DATASET ROWS
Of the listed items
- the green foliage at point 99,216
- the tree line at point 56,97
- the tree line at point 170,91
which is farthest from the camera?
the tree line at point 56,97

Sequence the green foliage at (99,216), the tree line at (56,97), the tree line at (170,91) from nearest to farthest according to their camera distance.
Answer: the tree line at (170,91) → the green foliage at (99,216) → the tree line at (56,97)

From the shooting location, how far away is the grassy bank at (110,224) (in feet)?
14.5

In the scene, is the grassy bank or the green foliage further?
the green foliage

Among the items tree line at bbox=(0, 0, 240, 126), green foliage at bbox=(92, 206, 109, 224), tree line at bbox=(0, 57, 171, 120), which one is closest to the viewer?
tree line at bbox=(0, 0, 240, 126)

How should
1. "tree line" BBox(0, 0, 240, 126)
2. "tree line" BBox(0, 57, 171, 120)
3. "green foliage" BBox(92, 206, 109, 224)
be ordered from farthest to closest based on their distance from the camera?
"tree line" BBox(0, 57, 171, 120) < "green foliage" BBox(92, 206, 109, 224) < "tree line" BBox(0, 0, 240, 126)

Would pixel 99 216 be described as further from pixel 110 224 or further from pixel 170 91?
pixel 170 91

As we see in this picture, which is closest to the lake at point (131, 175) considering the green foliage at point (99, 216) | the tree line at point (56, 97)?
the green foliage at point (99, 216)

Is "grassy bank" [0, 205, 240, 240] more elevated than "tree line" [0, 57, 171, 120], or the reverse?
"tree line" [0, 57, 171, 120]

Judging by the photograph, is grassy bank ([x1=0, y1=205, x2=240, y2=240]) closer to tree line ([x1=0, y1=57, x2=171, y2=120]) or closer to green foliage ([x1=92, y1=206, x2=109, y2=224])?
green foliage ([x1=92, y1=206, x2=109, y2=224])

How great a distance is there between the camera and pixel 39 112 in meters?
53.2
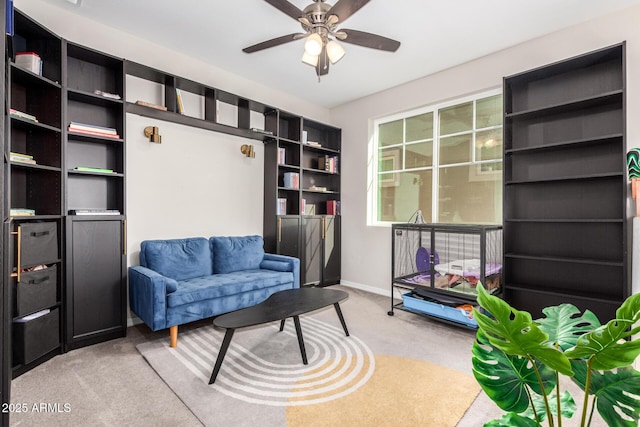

JOB
Copy out the stretch of the listing from the line containing "Judging by the" through the end of the listing, word for word, and leave out the pictures.

SOLVED EXERCISE
Judging by the photograph, is grassy bank ([x1=0, y1=205, x2=240, y2=240]) closer to tree line ([x1=0, y1=57, x2=171, y2=120]) or closer to green foliage ([x1=92, y1=206, x2=109, y2=224])?
green foliage ([x1=92, y1=206, x2=109, y2=224])

How great a distance is there between the camera and pixel 39 112 in meters?
53.2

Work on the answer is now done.